FWIW, I don’t think creationism and racism are too tightly linked. However if you go back to the early arguments against evolution a lot of then do seem to revolve around some racist anti-black tropes including the “We’ll I’ll be monkey’s Uncle” and the imagery surrounding it. There were a lot of white who wanted no part f blacks in their family tree no matter how long ago that might have been.

Here is another article:

It claims that:

“It’s time that we see the development of discriminatory technological products as an intentional act done by the largely white, male executives of Silicon Valley to uphold the systems of racism, misogyny, ability, class and other axis of oppression that privilege their interests and create extraordinary profits for their companies. And though these technologies are made to appear benevolent and harmless, they are instead emblematic of what Ruha Benjamin, professor of African American Studies at Princeton University and the author of Race After Technology , terms “The New Jim Code“: new technologies that reproduce existing inequities while appearing more progressive than the discriminatory systems of a previous era.”

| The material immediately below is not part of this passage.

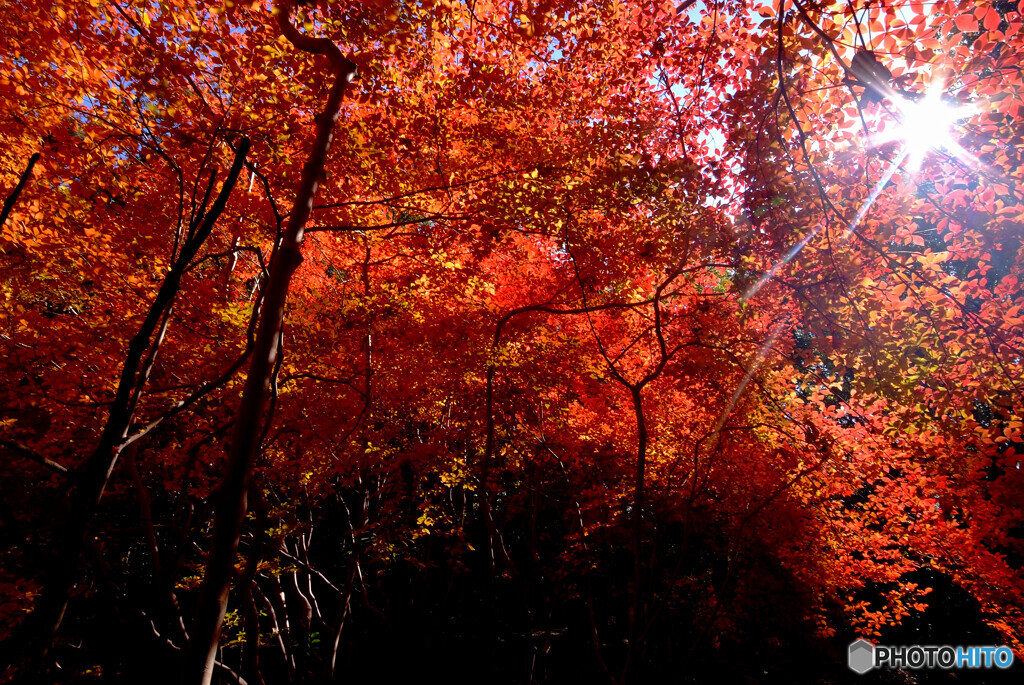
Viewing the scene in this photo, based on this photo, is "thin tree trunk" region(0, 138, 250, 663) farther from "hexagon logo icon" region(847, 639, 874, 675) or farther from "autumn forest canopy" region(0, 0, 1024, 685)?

I have a lot of sympathy for the claim that:

“ It’s time for us to reject the narrative that Big Tech sells—that incidents of algorithmic bias are a result of using unintentionally biased training data or unconscious bias. Instead, we should view these companies in the same way that we view education and the criminal justice system: as institutions that uphold and reinforce structural inequities regardless of good intentions or behaviors of the individuals within those organizations.”

But to me that is different from the earlier quote that this behavior is intentional.

I’ve heard that systemic racism is not about intent. But this seems a difficult prescription to follow in practice.

Either people reject the intent, and the guilt that seems to come with it, and thus reject systemic racism.

Or they embrace the intent along with systemic racism, at least partially.

If that’s typical CRT, I’m not on board.

I don’t think that biased systems are necessarily the result of intentional racism.

The article is written by a PhD candidate, hoping to finish in 2022. Maybe I should discount it because the author isn’t a recognized leader in this field. Or, maybe I should take it seriously because this is the standard required for PhD level work.